[Problem statement] Give the data again word for word; drop the pictures.

[Data provided]

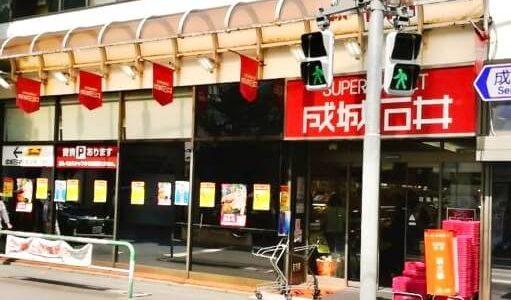エキアプレミエ和光に成城石井が3月下旬ニューオープン!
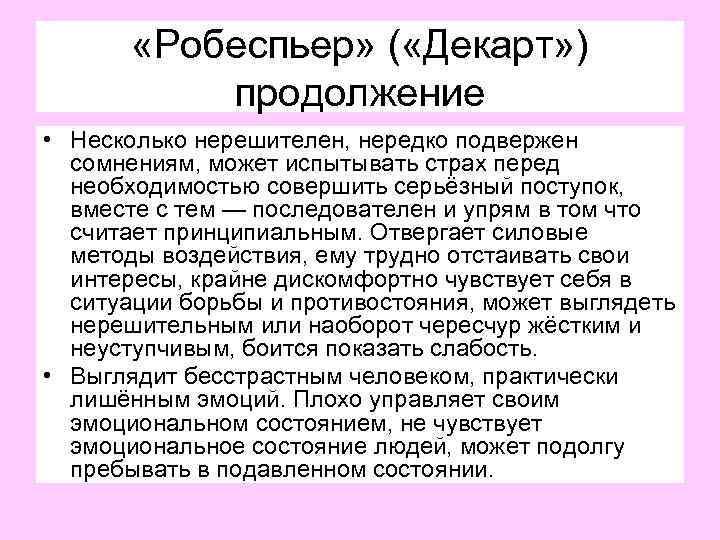 «Робеспьер» ( «Декарт» ) продолжение • Несколько нерешителен, нередко подвержен сомнениям, может испытывать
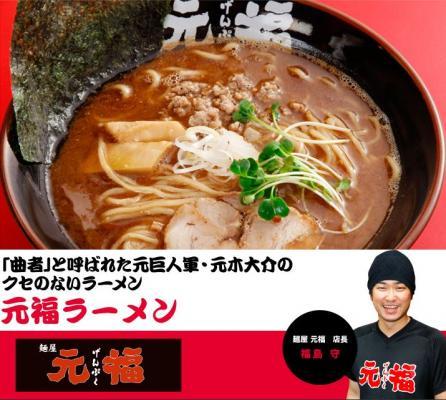 麺屋 元福の『元福ラーメン』(東京:御徒町)を、2011年6月24日 ...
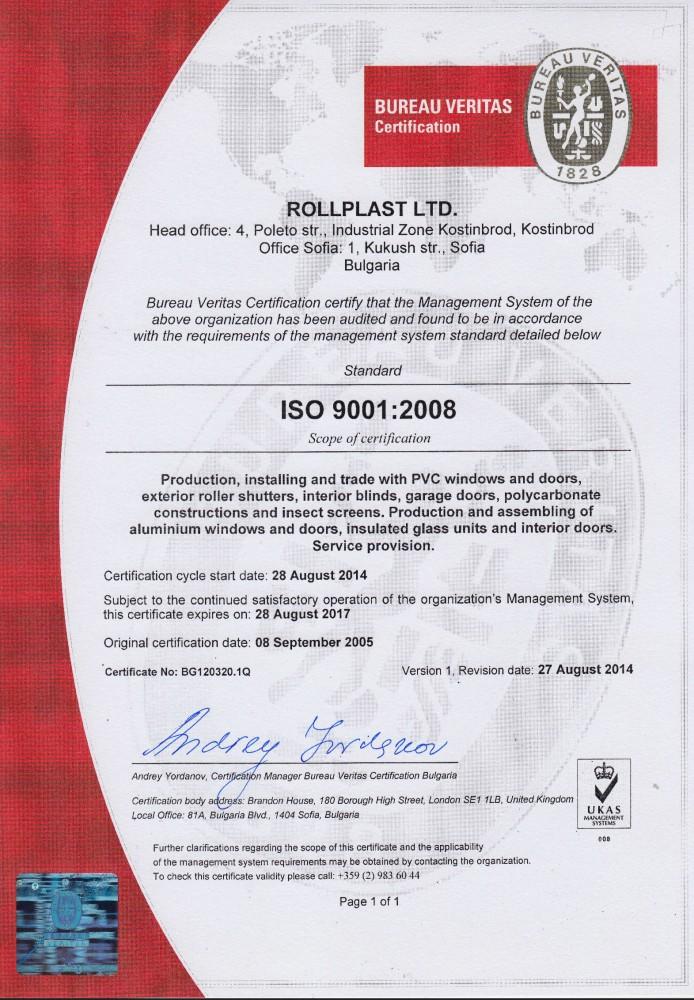 https://mk.rollplast.com/storage/uploads/certificates/7oLcgWZFRt2Cc7RlcTQAqaHOlJZDw1EavCHjrMsk.jpeg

[Reply to the exercise]
エキアプレミエ和光に成城石井が3月下旬ニューオープン!
 «Робеспьер» ( «Декарт» ) продолжение • Несколько нерешителен, нередко подвержен сомнениям, может испытывать
 麺屋 元福の『元福ラーメン』(東京:御徒町)を、2011年6月24日 ...
 https://mk.rollplast.com/storage/uploads/certificates/7oLcgWZFRt2Cc7RlcTQAqaHOlJZDw1EavCHjrMsk.jpeg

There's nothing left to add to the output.